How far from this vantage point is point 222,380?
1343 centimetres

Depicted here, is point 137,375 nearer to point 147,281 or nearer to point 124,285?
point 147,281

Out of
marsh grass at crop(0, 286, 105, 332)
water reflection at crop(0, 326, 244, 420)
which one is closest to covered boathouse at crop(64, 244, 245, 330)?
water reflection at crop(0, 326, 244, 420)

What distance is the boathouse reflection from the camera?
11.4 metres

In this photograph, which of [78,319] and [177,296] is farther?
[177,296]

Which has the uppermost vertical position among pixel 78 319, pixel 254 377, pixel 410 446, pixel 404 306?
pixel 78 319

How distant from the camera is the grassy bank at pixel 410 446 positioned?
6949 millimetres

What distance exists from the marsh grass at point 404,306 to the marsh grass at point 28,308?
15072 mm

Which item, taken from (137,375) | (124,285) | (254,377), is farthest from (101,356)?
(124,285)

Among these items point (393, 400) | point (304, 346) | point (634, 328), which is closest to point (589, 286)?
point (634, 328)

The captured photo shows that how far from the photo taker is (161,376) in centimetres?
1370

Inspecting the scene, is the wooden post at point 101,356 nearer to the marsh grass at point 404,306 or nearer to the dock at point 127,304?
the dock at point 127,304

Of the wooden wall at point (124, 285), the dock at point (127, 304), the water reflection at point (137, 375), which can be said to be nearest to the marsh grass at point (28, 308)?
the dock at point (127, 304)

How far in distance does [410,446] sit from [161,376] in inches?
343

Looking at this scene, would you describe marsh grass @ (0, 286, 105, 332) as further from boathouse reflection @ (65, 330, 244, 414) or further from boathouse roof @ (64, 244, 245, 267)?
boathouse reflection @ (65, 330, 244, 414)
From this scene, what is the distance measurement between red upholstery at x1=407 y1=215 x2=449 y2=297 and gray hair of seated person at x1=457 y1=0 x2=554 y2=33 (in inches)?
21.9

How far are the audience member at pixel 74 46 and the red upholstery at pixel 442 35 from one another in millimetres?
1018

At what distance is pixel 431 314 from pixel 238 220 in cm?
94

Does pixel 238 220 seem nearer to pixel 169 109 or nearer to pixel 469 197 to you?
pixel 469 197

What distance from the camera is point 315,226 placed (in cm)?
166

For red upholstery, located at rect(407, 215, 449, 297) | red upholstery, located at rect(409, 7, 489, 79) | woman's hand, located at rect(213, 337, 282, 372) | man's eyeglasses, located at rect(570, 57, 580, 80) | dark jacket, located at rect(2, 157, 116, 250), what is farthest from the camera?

▸ Aim
Reproduce every line of the data above without any changes.

▸ Answer for this exercise
How far from this vantage point is point 222,380?
1343 centimetres

Depicted here, is point 137,375 nearer to point 147,281 or nearer to point 124,285?
point 147,281

Out of
marsh grass at crop(0, 286, 105, 332)
water reflection at crop(0, 326, 244, 420)
which one is closest to covered boathouse at crop(64, 244, 245, 330)?
water reflection at crop(0, 326, 244, 420)

What distance is the boathouse reflection from the camera?
11.4 metres

In this photograph, which of [78,319] and [177,296] is farther?
[177,296]

Which has the uppermost vertical position among pixel 78 319, pixel 254 377, pixel 410 446, pixel 404 306?
pixel 78 319

How distant from the camera is the grassy bank at pixel 410 446 positioned?
6949 millimetres

What distance exists from the marsh grass at point 404,306 to the marsh grass at point 28,308?
15072 mm

Which item, taken from (137,375) | (124,285) | (254,377), is farthest from (101,356)?
(124,285)

Among these items point (393, 400) | point (304, 346) | point (634, 328), which is closest to point (589, 286)?
point (634, 328)

The captured photo shows that how far from the photo taker is (161,376) in centimetres?
1370

Inspecting the scene, is the wooden post at point 101,356 nearer to the marsh grass at point 404,306 or nearer to the dock at point 127,304?
the dock at point 127,304

Of the wooden wall at point (124, 285), the dock at point (127, 304), the water reflection at point (137, 375), which can be said to be nearest to the marsh grass at point (28, 308)?
the dock at point (127, 304)

How far in distance does [410,446] sit from [161,376] in inches?
343

Looking at this scene, would you describe marsh grass @ (0, 286, 105, 332) as further from boathouse reflection @ (65, 330, 244, 414) or further from boathouse roof @ (64, 244, 245, 267)?
boathouse reflection @ (65, 330, 244, 414)
From this scene, what is the distance measurement between red upholstery at x1=407 y1=215 x2=449 y2=297 and gray hair of seated person at x1=457 y1=0 x2=554 y2=33 (in inches)?
21.9

How far are the audience member at pixel 74 46 and the red upholstery at pixel 442 35 from one another in millimetres?
1018

At what distance is pixel 431 314 from pixel 238 220 in cm?
94

Does pixel 238 220 seem nearer to pixel 169 109 or nearer to pixel 469 197 to you?
pixel 469 197

What distance from the camera is point 315,226 placed (in cm)?
166

For red upholstery, located at rect(407, 215, 449, 297) | red upholstery, located at rect(409, 7, 489, 79) | woman's hand, located at rect(213, 337, 282, 372) | man's eyeglasses, located at rect(570, 57, 580, 80) | dark jacket, located at rect(2, 157, 116, 250), what is farthest from the camera?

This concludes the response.